# GOAL OF THE EXERCISE
Name every club that the notes on Premier League finances list as making less than 13m in profits.

# TEXT SHOWN

It’s summer time, so naturally, it’s time to look at club finances!

David Conn has released his annual state of the Premier League finances over on the Guardian and I have compiled most of that data into a handy sortable Google chart. get out those accounting goggles and start licking pencils: it’s time to play “Amortization FC!”

Notes:

  • Crystal Palace didn’t turn in any financial results and I left them off the table because it sorted funny when they were included. They finished 14th that season.
  • Only two clubs failed to report a profit, Chelsea and Sunderland. Man City broke even. All other teams posted profits despite rising wage bills in large part thanks to massive increases in TV deals.
  • Average profit last season was £28m per club. Total profits for all teams were £530m. This average is heavily weighted by Leicester who announced an astonishing £92m in profits thanks almost entirely to a Champions League payout of £70m.
  • If we divide the profits into quartiles 6 teams made less than 13m in profits (Chelsea, Sunderland, Man City, Watford, Stoke, Boro) and only one team made more than £80m (Leicester).
  • Arsenal finished 4th in the profits tables.
  • Amazon announced today that they bought the rights to some Premier League games, which will further enrich teams and TV contracts
  • Chelsea supporters should have major concerns. Abramovich has £1.17bn in debt loaded on the club, the stadium has stalled, they are out of the Champions League again, and they are losing money again. They do have quite a large inventory of players that they could sell should the need arise for Abramovich to recoup some of those debts.
  • Stoke were 8th in net debt, owing £76m. They were 6th in debt/turnover ratio at 0.56. Relegation this season means a massive drop in turnover and oddly they are in debt to online gambling firms.
  • Burnley and Tottenham are topping the debt table with announced cash reserves in excess of debt.
  • Arsenal supporters continue to contribute the most money directly to their team, putting in a whopping 23% of total club turnover in matchday income. Liverpool were 2nd, Man U 3rd, and Chelsea 4th. Bournemouth supporters contributed the least, just 3.6% (£5m).

# RECORDED DATA
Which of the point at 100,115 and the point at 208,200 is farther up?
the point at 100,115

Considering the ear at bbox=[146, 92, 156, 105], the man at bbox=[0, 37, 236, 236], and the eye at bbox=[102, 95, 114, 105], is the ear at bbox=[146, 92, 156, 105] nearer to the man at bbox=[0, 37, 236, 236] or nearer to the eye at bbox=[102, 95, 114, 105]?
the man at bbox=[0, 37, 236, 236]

# SOLVED PROBLEM
Chelsea, Sunderland, Man City, Watford, Stoke, Boro